* _Passage shown_:
Pull out the sequence number selection and handle this up front. Also, the

correct record is already known, so avoid reassignment.

1 files changed, 6 insertions, 9 deletions

diff --git a/lib/libssl/t1_enc.c b/lib/libssl/t1_enc.c
index 6901ff54dac..c4d53af556f 100644
--- a/lib/libssl/t1_enc.c
+++ b/lib/libssl/t1_enc.c
@@ -1,4 +1,4 @@
-/* $OpenBSD: t1_enc.c,v 1.61 2014/06/21 14:06:36 jsing Exp $ */
+/* $OpenBSD: t1_enc.c,v 1.62 2014/06/21 14:45:22 jsing Exp $ */
 /* Copyright (C) 1995-1998 Eric Young (eay@cryptsoft.com)
  * All rights reserved.
  *
@@ -775,24 +775,25 @@ tls1_enc(SSL *s, int send)
 	const EVP_CIPHER *enc;
 	EVP_CIPHER_CTX *ds;
 	SSL3_RECORD *rec;
+	unsigned char *seq;
 	unsigned long l;
 	int bs, i, j, k, pad = 0, ret, mac_size = 0;
 
 	if (send) {
 		aead = s->aead_write_ctx;
 		rec = &s->s3->wrec;
+		seq = s->s3->write_sequence;
 	} else {
 		aead = s->aead_read_ctx;
 		rec = &s->s3->rrec;
+		seq = s->s3->read_sequence;
 	}
 
 	if (aead) {
-		unsigned char ad[13], *seq, *in, *out, nonce[16];
+		unsigned char ad[13], *in, *out, nonce[16];
 		unsigned nonce_used;
 		ssize_t n;
 
-		seq = send ? s->s3->write_sequence : s->s3->read_sequence;
-
 		if (SSL_IS_DTLS(s)) {
 			unsigned char dtlsseq[9], *p = dtlsseq;
 
@@ -903,7 +904,6 @@ tls1_enc(SSL *s, int send)
 			OPENSSL_assert(n >= 0);
 		}
 		ds = s->enc_write_ctx;
-		rec = &(s->s3->wrec);
 		if (s->enc_write_ctx == NULL)
 			enc = NULL;
 		else {
@@ -930,7 +930,6 @@ tls1_enc(SSL *s, int send)
 			OPENSSL_assert(n >= 0);
 		}
 		ds = s->enc_read_ctx;
-		rec = &(s->s3->rrec);
 		if (s->enc_read_ctx == NULL)
 			enc = NULL;
 		else
@@ -946,9 +945,7 @@ tls1_enc(SSL *s, int send)
 		bs = EVP_CIPHER_block_size(ds->cipher);
 
 		if (EVP_CIPHER_flags(ds->cipher) & EVP_CIPH_FLAG_AEAD_CIPHER) {
-			unsigned char buf[13], *seq;
-
-			seq = send ? s->s3->write_sequence : s->s3->read_sequence;
+			unsigned char buf[13];
 
 			if (SSL_IS_DTLS(s)) {
 				unsigned char dtlsseq[9], *p = dtlsseq;

* _Work to be completed_:
Please write out the t1_enc.c patch from the words "Pull out the" through the words "Eric Young (eay@cryptsoft.com)". The entries after this point come from a different source.

* _Recorded information_:
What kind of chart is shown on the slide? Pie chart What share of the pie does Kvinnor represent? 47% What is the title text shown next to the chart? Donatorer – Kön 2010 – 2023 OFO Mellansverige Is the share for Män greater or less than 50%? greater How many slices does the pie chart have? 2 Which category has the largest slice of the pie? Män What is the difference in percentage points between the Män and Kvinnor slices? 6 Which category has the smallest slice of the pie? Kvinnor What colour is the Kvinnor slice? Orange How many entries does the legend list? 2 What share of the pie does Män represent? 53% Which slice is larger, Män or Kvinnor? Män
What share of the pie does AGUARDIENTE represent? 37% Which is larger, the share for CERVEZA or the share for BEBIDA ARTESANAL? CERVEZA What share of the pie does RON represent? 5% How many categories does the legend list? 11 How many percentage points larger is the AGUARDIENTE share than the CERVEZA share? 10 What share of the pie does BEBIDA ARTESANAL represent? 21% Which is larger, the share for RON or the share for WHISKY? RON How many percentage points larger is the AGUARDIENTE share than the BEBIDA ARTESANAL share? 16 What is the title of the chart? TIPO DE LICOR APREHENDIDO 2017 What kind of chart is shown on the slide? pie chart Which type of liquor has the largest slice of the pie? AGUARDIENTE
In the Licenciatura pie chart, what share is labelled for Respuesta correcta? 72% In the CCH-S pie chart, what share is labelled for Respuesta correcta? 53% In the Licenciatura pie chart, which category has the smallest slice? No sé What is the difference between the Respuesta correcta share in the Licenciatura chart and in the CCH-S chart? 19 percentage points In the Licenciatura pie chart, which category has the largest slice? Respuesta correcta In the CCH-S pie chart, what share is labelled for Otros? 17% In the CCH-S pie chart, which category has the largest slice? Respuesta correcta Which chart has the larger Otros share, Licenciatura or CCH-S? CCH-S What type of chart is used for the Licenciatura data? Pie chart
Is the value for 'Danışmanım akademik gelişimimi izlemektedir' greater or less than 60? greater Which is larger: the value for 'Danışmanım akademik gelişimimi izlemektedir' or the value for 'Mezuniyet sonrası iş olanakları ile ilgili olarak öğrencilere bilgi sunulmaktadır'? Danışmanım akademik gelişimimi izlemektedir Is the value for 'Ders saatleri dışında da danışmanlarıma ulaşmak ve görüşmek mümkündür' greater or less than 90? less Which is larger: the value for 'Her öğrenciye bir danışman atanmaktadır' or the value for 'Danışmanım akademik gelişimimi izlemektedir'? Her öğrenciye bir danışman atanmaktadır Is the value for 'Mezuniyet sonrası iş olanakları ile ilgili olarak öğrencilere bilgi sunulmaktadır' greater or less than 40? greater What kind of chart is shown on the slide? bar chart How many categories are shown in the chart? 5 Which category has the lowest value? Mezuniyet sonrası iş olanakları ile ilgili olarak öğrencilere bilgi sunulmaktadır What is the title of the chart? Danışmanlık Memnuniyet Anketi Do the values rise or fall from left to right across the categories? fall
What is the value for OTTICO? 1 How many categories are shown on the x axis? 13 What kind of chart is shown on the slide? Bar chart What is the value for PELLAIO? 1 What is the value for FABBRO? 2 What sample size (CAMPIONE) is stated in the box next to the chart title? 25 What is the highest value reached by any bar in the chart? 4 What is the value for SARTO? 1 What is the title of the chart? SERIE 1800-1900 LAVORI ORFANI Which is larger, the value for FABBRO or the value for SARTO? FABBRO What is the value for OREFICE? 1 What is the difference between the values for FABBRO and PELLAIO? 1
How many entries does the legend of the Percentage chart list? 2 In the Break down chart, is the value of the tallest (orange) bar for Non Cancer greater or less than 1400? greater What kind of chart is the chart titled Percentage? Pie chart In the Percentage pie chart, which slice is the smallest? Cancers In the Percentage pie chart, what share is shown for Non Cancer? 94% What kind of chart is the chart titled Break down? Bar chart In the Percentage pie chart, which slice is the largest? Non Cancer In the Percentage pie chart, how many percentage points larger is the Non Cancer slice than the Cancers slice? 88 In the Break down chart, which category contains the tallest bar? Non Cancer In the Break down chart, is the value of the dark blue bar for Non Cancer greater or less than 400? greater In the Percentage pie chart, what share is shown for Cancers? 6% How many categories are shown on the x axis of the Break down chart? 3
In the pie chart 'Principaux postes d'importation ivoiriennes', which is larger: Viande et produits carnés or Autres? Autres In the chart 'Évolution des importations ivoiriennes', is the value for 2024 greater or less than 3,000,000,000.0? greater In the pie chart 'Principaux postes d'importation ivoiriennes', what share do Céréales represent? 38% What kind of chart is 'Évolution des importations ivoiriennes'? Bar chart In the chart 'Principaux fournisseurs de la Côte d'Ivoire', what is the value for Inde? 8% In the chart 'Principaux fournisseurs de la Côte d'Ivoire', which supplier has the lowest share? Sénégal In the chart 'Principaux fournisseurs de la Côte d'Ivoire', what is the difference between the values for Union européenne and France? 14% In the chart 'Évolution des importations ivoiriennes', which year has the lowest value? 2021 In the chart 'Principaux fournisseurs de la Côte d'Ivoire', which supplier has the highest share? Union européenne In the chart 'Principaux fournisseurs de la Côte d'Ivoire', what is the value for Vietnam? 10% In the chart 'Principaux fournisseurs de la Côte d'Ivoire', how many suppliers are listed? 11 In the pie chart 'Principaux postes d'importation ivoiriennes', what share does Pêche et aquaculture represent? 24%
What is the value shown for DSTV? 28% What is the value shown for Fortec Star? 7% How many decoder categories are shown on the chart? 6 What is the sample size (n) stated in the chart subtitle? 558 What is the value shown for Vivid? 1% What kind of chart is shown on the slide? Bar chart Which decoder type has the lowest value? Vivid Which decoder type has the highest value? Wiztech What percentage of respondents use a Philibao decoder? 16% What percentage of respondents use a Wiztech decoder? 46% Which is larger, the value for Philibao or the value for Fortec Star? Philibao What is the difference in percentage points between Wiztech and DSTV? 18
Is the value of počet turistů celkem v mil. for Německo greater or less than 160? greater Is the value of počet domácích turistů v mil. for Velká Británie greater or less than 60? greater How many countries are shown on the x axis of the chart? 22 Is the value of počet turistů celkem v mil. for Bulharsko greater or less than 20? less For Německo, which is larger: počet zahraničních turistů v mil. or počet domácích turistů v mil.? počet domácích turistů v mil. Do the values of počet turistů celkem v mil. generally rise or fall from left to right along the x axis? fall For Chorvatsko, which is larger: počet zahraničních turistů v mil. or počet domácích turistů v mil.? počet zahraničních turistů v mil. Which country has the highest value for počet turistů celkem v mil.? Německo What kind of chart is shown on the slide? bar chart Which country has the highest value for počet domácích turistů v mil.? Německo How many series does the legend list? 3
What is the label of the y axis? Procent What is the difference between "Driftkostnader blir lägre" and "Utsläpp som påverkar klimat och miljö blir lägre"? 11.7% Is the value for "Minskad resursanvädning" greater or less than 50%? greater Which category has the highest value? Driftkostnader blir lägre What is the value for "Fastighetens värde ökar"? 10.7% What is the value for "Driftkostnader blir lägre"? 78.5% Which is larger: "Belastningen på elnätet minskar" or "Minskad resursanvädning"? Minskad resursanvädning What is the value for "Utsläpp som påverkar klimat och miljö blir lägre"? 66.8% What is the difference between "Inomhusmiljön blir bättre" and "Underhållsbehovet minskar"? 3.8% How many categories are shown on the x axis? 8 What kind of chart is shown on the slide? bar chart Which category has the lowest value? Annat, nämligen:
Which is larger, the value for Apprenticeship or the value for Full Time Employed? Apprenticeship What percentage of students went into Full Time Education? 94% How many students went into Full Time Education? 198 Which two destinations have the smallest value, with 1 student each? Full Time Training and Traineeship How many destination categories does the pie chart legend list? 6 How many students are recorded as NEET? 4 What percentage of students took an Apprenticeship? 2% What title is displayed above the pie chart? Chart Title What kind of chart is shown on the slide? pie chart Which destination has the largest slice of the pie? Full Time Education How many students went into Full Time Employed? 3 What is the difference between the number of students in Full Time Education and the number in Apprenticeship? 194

* _Exercise result_:
Pull out the sequence number selection and handle this up front. Also, the

correct record is already known, so avoid reassignment.

1 files changed, 6 insertions, 9 deletions

diff --git a/lib/libssl/t1_enc.c b/lib/libssl/t1_enc.c
index 6901ff54dac..c4d53af556f 100644
--- a/lib/libssl/t1_enc.c
+++ b/lib/libssl/t1_enc.c
@@ -1,4 +1,4 @@
-/* $OpenBSD: t1_enc.c,v 1.61 2014/06/21 14:06:36 jsing Exp $ */
+/* $OpenBSD: t1_enc.c,v 1.62 2014/06/21 14:45:22 jsing Exp $ */
 /* Copyright (C) 1995-1998 Eric Young (eay@cryptsoft.com)